The report quoted co-author of the paper, Clark Friend, who said, “Up until now, the oldest stromatolites have been from Western Australia and they are roughly 3,500 million years old. What we are doing is pushing the discovery of life earlier in Earth’s history. If we have got life at 3,700 million years on Earth, did it exist on other planets – because Mars, for example, 3,700 million years ago was wet.”

The report also quoted Lewis Dartnell, an astrobiologist at the University of Westminster, who said that this discovery could prove to be pathbreaking in the study of life on other planets as stromatolites are normally destroyed by plate techtonics and the metamorphism of rocks. Dartnell said, “The Martian surface today is very cold and dry, but around the time that these ancient layered rocks formed in Greenland, Mars was itself a much warmer and wetter, and thus habitable planet.”
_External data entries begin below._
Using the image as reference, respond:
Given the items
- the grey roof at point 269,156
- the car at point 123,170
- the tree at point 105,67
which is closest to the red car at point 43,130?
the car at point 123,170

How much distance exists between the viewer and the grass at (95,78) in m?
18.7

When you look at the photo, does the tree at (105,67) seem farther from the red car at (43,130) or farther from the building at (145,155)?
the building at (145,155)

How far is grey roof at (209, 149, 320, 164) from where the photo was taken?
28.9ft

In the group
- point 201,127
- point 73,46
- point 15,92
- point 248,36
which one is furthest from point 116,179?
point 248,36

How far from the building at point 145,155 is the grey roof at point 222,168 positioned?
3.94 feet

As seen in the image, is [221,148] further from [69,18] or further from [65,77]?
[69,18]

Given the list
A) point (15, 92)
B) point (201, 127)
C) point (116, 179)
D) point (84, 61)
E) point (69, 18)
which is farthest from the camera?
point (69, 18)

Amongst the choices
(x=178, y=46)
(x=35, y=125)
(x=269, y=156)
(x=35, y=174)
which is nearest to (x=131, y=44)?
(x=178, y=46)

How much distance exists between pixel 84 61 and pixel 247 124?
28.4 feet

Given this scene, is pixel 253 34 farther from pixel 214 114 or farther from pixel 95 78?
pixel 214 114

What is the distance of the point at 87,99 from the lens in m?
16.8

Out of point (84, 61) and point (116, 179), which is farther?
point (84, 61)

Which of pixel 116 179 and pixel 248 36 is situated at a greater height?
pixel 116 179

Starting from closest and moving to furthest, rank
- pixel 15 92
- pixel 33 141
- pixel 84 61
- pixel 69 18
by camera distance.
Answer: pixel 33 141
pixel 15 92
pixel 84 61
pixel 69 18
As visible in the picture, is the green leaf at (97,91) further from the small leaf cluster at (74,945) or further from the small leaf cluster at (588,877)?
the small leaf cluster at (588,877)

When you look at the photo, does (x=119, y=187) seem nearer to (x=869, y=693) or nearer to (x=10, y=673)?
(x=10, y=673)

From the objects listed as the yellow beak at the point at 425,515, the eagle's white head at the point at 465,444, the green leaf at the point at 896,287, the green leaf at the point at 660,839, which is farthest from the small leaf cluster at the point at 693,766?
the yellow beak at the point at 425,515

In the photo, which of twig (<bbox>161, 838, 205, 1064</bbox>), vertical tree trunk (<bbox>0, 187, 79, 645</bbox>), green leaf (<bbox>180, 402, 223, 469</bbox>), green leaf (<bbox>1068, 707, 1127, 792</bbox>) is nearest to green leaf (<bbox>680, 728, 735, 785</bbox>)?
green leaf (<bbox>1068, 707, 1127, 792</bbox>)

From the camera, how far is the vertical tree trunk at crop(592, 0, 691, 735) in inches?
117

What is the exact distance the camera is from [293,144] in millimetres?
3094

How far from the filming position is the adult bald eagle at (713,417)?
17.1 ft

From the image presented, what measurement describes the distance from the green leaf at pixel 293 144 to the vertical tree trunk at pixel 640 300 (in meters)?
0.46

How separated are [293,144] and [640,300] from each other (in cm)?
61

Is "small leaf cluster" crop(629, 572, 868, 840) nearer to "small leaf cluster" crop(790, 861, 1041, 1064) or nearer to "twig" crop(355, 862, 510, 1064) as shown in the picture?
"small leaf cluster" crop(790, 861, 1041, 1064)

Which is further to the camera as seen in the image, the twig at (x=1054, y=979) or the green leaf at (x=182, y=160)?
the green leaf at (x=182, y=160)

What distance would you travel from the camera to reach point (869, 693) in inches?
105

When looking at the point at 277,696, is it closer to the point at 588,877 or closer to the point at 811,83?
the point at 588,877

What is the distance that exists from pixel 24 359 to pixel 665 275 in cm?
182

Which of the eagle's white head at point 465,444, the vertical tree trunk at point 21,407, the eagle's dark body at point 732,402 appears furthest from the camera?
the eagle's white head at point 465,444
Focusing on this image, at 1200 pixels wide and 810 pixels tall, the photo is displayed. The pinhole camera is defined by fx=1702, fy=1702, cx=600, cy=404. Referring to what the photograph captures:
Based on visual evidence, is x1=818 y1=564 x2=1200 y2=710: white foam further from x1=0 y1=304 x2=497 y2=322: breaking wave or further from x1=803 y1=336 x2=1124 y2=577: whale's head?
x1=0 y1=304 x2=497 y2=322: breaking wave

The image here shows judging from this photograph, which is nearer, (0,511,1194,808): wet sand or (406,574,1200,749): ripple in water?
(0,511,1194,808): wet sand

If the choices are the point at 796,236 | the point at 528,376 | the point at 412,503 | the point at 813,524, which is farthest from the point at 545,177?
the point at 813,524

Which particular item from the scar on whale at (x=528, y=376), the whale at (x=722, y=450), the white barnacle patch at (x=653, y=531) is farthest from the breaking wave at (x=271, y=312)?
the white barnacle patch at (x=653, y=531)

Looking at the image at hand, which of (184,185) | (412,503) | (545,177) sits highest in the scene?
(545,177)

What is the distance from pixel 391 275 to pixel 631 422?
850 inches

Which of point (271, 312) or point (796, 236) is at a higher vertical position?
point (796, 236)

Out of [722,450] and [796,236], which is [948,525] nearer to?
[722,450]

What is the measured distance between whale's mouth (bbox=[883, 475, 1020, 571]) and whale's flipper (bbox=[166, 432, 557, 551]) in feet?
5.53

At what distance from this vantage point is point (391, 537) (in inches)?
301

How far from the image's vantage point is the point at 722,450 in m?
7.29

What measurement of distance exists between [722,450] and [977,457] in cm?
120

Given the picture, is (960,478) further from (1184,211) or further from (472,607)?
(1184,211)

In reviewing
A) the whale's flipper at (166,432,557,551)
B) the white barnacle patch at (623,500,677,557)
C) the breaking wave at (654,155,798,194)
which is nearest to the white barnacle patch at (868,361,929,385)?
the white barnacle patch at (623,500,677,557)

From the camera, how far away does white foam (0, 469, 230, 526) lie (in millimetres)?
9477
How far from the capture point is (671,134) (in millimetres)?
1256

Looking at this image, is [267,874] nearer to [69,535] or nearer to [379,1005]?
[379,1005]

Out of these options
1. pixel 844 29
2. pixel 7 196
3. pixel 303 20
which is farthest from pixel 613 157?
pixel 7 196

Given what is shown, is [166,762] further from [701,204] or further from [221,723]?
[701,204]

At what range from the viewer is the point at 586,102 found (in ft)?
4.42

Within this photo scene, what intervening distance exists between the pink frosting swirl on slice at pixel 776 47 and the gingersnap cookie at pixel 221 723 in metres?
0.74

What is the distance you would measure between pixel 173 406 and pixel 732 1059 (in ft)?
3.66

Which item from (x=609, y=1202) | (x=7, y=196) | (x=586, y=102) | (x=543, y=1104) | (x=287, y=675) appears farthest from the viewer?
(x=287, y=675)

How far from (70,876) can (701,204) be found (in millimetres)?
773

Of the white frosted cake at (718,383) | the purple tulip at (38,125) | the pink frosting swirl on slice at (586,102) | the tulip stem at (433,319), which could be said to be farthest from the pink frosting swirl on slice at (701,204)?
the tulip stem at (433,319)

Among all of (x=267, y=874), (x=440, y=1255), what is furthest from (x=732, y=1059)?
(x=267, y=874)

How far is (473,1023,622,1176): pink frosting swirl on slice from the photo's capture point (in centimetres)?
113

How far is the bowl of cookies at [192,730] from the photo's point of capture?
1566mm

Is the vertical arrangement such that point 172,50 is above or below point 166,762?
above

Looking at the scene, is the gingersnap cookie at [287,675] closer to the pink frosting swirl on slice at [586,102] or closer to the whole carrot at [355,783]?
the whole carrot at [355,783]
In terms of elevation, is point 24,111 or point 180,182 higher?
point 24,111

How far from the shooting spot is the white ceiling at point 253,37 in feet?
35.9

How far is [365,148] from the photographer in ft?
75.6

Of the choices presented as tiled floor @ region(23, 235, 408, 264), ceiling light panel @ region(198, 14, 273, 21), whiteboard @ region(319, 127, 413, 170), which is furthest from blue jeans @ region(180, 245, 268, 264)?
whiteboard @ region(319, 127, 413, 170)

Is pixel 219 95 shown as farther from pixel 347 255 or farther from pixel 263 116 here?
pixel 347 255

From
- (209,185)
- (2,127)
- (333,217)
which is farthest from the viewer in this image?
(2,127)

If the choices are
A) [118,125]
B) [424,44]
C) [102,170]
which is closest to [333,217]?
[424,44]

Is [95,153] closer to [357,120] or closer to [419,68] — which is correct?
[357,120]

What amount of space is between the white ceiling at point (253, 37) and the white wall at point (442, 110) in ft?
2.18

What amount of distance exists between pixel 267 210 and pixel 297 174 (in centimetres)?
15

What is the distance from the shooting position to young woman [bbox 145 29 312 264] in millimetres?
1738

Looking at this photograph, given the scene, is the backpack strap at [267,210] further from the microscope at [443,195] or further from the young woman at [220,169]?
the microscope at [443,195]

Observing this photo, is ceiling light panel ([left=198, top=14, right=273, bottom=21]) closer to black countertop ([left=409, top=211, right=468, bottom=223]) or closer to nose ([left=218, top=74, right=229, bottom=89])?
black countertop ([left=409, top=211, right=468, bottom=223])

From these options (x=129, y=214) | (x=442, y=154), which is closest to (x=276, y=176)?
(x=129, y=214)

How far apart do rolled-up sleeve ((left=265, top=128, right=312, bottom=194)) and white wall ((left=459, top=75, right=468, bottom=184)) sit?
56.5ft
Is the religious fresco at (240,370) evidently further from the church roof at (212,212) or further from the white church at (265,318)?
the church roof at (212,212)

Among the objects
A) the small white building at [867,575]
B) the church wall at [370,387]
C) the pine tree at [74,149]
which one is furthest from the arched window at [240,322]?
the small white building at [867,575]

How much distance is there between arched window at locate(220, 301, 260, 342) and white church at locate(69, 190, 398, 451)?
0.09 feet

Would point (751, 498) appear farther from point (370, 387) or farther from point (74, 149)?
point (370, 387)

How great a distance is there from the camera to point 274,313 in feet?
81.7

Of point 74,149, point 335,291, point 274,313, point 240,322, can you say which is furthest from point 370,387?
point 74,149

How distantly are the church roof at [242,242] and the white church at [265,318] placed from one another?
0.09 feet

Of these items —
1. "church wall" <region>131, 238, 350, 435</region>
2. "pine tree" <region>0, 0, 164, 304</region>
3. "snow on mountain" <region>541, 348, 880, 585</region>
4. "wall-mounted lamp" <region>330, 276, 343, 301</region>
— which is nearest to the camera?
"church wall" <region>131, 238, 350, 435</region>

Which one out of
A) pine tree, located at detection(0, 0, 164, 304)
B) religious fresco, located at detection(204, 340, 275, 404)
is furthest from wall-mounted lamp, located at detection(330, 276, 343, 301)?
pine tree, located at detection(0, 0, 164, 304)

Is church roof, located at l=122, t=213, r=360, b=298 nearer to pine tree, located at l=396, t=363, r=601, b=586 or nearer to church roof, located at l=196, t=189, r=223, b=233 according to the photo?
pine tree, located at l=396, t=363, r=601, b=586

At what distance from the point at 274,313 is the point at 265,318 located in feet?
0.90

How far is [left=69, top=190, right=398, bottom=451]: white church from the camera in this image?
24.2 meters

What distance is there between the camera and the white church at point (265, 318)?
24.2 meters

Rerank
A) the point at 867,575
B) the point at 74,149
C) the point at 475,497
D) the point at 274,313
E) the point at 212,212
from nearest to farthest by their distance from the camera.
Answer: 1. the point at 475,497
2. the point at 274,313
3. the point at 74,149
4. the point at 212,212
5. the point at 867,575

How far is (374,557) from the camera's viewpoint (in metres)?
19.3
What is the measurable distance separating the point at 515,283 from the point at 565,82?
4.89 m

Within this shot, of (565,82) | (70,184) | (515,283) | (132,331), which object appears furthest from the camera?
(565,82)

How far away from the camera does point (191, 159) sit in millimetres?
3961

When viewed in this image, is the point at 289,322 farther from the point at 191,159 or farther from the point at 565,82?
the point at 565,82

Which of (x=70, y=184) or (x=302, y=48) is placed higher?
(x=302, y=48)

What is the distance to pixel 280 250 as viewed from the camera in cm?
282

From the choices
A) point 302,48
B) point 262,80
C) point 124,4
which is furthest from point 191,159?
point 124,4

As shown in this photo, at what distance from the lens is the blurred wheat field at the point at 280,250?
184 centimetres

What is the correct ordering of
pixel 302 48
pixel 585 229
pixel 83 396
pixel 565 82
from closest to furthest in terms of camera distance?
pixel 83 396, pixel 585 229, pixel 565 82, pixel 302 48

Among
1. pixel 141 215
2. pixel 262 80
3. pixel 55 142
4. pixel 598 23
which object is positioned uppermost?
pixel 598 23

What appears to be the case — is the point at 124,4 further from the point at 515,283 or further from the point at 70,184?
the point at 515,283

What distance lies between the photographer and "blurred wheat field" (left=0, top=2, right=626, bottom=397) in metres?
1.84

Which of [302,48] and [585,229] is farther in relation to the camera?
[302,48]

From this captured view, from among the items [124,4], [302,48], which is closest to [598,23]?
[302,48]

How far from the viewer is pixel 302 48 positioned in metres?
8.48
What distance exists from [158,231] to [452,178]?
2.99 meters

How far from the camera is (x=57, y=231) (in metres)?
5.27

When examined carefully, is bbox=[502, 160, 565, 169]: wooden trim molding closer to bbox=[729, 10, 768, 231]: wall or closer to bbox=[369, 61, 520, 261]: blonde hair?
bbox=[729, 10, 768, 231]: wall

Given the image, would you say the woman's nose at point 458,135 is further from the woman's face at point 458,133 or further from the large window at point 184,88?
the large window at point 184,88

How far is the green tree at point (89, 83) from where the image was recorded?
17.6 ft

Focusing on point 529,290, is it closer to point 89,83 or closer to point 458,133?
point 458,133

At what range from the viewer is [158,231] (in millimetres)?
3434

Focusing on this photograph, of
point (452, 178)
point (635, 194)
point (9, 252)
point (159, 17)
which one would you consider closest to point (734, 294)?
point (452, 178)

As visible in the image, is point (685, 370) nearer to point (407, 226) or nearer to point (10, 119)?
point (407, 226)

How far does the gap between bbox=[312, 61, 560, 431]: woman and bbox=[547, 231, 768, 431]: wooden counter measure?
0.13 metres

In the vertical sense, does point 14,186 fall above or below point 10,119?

Friend and his Australian team’s article in the journal Nature, says their discovery in Greenland's Isua supracrustal belt was a surprising one. They said such fossils, formed from sedimentary rocks that have undergone extreme heat and pressure, generally get deformed as a result. The melting of a snow patch led to their discovery.

The formations, visible on the rock's surface, are peak-like structures 1-4 cm in height, and bear resemblance to a shark's tooth. Nick Lane, an evolutionary biochemist at London's University college, said the study indicates that the planet, during that period, was not as inhospitable as it was previously thought to be.